Agenda 22 is to realise the UN Standard Rules by drawing up disability policy plans in communities, counties and businesses. The method has been developed by the Swedish disability movement. Guidelines in English are available on how local authorities can work with Agenda 22.
The Swedish Disability Federation: - Is a member of the government's disability council.- Has separate meetings with any minister it wishes to approach on a specific issue.- Is a member of official governmental inquiry committees.- Receives reports from governmental inquiry committees with the right to comment officially. - Has extensive informal contact with governmental officials, groups and committees.
Swedish Disability Federation is a member of the European Disability Forum (EDF), an umbrella organisation representing about 37 million people with disabilities in Europe. The EDF protects the human rights of people with disabilities in dialogue with the European institutions and other European authorities.To the EDF website www.edf-feph.org
Five times a year the 39 presidents of the national disability orgnisations meet to discuss and decide on important disability policy questions and organsational matters. One of the meetings constitutes the Annual General Assembly.
The Board prepares the meetings and draft decisions of the Presidents' Meetings and implements their decisions. The Board also has the power to decide on behalf of the Swedish Disability Federation when the Presidents Meetings not are convened.
The Chairman of the Board is elected by the general assembly, and is also a full member of the Presidents' Meetings, which she chairs. Since 1991 the Chair works on a full time basis. She has the right to make statements on the behalf of the Swedish Disability Federation but is obliged to report to the Presidents Meetings on all hes statements.
Most of the political work in the Swedish Disability Federation is prepared in organised networks where every member organisation has the right to be represented by any person they elect.
In all counties and most municipalities there are associations of local disability organisations.
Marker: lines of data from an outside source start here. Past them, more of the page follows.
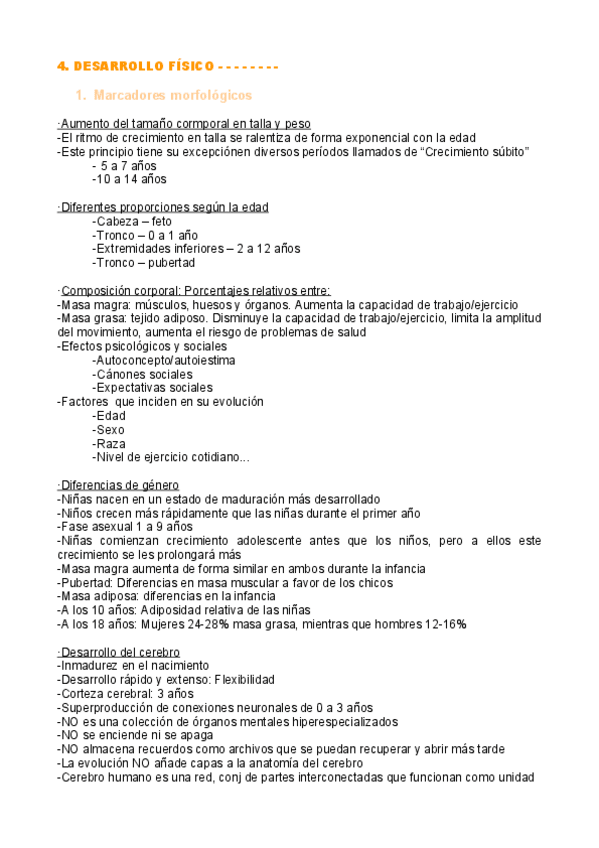 4. DESARROLLO FÍSICO - - - - - - - -

1. Marcadores morfológicos

·Aumento del tamaño cormporal en talla y peso
-El ritmo de crecimiento en talla se ralentiza de forma exponencial con la edad
-Este principio tiene su excepciónen diversos períodos llamados de “Crecimiento súbito”
- 5 a 7 años
-10 a 14 años

·Diferentes proporciones según la edad
-Cabeza – feto
-Tronco – 0 a 1 año
-Extremidades inferiores – 2 a 12 años
-Tronco – pubertad

·Composición corporal: Porcentajes relativos entre:
-Masa magra: músculos, huesos y órganos. Aumenta la capacidad de trabajo/ejercicio
-Masa grasa: tejido adiposo. Disminuye la capacidad de trabajo/ejercicio, limita la amplitud del movimiento, aumenta el riesgo de problemas de salud
-Efectos psicológicos y sociales
-Autoconcepto/autoiestima
-Cánones sociales
-Expectativas sociales
-Factores que inciden en su evolución
-Edad
-Sexo
-Raza
-Nivel de ejercicio cotidiano...

·Diferencias de género
-Niñas nacen en un estado de maduración más desarrollado
-Niños crecen más rápidamente que las niñas durante el primer año
-Fase asexual 1 a 9 años
-Niñas comienzan crecimiento adolescente antes que los niños, pero a ellos este crecimiento se les prolongará más
-Masa magra aumenta de forma similar en ambos durante la infancia
-Pubertad: Diferencias en masa muscular a favor de los chicos
-Masa adiposa: diferencias en la infancia
-A los 10 años: Adiposidad relativa de las niñas
-A los 18 años: Mujeres 24-28% masa grasa, mientras que hombres 12-16%

·Desarrollo del cerebro
-Inmadurez en el nacimiento
-Desarrollo rápido y extenso: Flexibilidad
-Corteza cerebral: 3 años
-Superproducción de conexiones neuronales de 0 a 3 años
-NO es una colección de órganos mentales hiperespecializados
-NO se enciende ni se apaga
-NO almacena recuerdos como archivos que se puedan recuperar y abrir más tarde
-La evolución NO añade capas a la anatomía del cerebro
-Cerebro humano es una red, conj de partes interconectadas que funcionan como unidad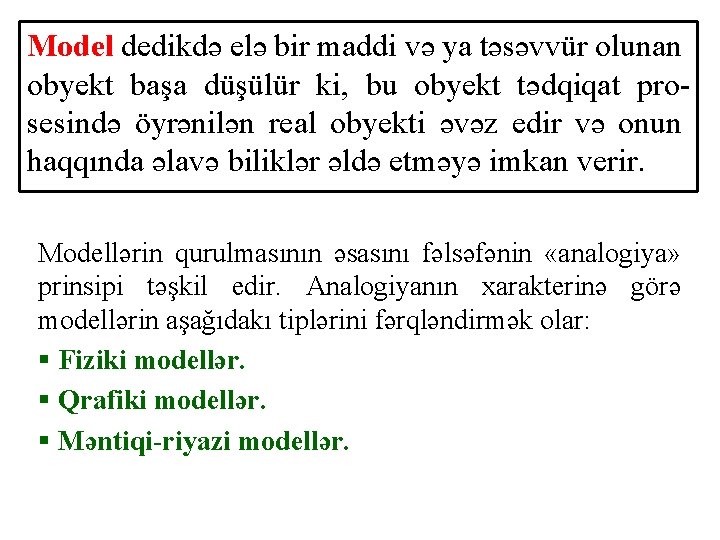 Model dedikdə elə bir maddi və ya təsəvvür olunan obyekt başa düşülür ki, bu obyekt tədqiqat prosesində öyrənilən real obyekti əvəz edir və onun haqqında əlavə biliklər əldə etməyə imkan verir.

Modellərin qurulmasının əsasını fəlsəfənin «analogiya» prinsipi təşkil edir. Analogiyanın xarakterinə görə modellərin aşağıdakı tiplərini fərqləndirmək olar:

▪ Fiziki modellər.
▪ Qrafiki modellər.
▪ Məntiqi-riyazi modellər.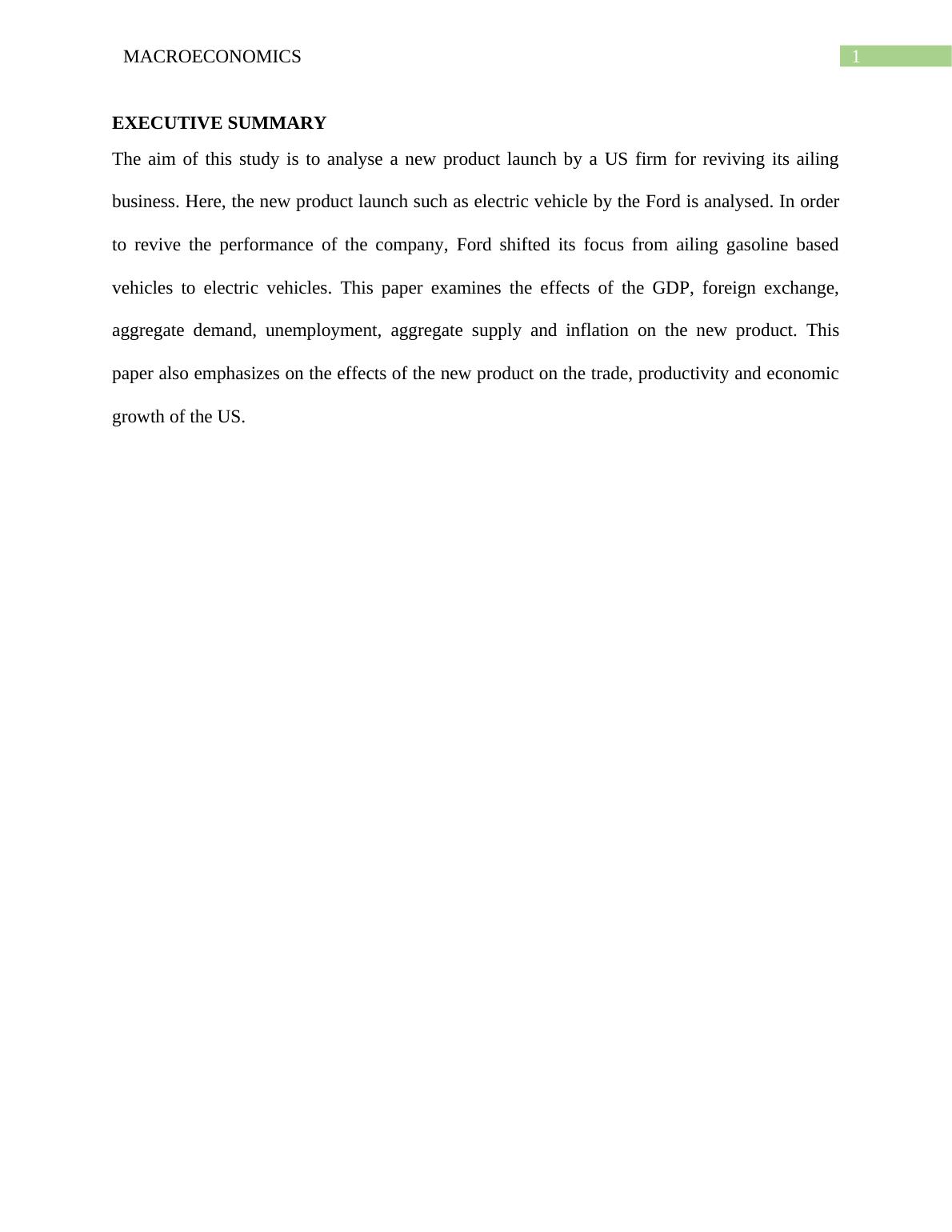 MACROECONOMICS 1

EXECUTIVE SUMMARY

The aim of this study is to analyse a new product launch by a US firm for reviving its ailing business. Here, the new product launch such as electric vehicle by the Ford is analysed. In order to revive the performance of the company, Ford shifted its focus from ailing gasoline based vehicles to electric vehicles. This paper examines the effects of the GDP, foreign exchange, aggregate demand, unemployment, aggregate supply and inflation on the new product. This paper also emphasizes on the effects of the new product on the trade, productivity and economic growth of the US.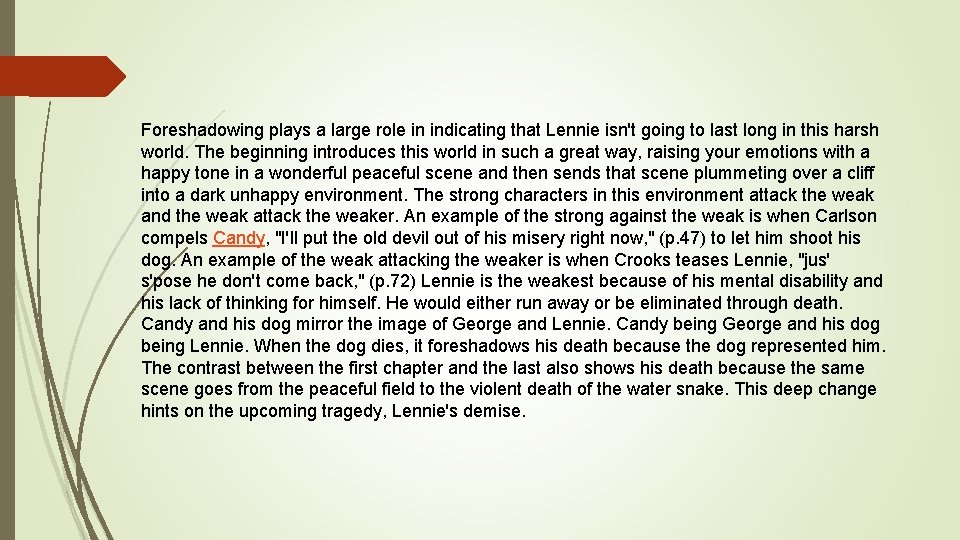 Foreshadowing plays a large role in indicating that Lennie isn't going to last long in this harsh world. The beginning introduces this world in such a great way, raising your emotions with a happy tone in a wonderful peaceful scene and then sends that scene plummeting over a cliff into a dark unhappy environment. The strong characters in this environment attack the weak and the weak attack the weaker. An example of the strong against the weak is when Carlson compels Candy, "I'll put the old devil out of his misery right now," (p.47) to let him shoot his dog. An example of the weak attacking the weaker is when Crooks teases Lennie, "jus' s'pose he don't come back," (p.72) Lennie is the weakest because of his mental disability and his lack of thinking for himself. He would either run away or be eliminated through death. Candy and his dog mirror the image of George and Lennie. Candy being George and his dog being Lennie. When the dog dies, it foreshadows his death because the dog represented him. The contrast between the first chapter and the last also shows his death because the same scene goes from the peaceful field to the violent death of the water snake. This deep change hints on the upcoming tragedy, Lennie's demise.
They are organised in approximately the same way as Swedish Disability Federation.
Swedish Disability Federation is funded by:- Membership fees from all member organisations. - Financial support from the state. All Swedish national disability organisations receive financial support through the national budget, decided by Parliament. - Income from information materials, conferences, legal consulting. - Project subsidies. - State subsidies to employers for employees with disabilities.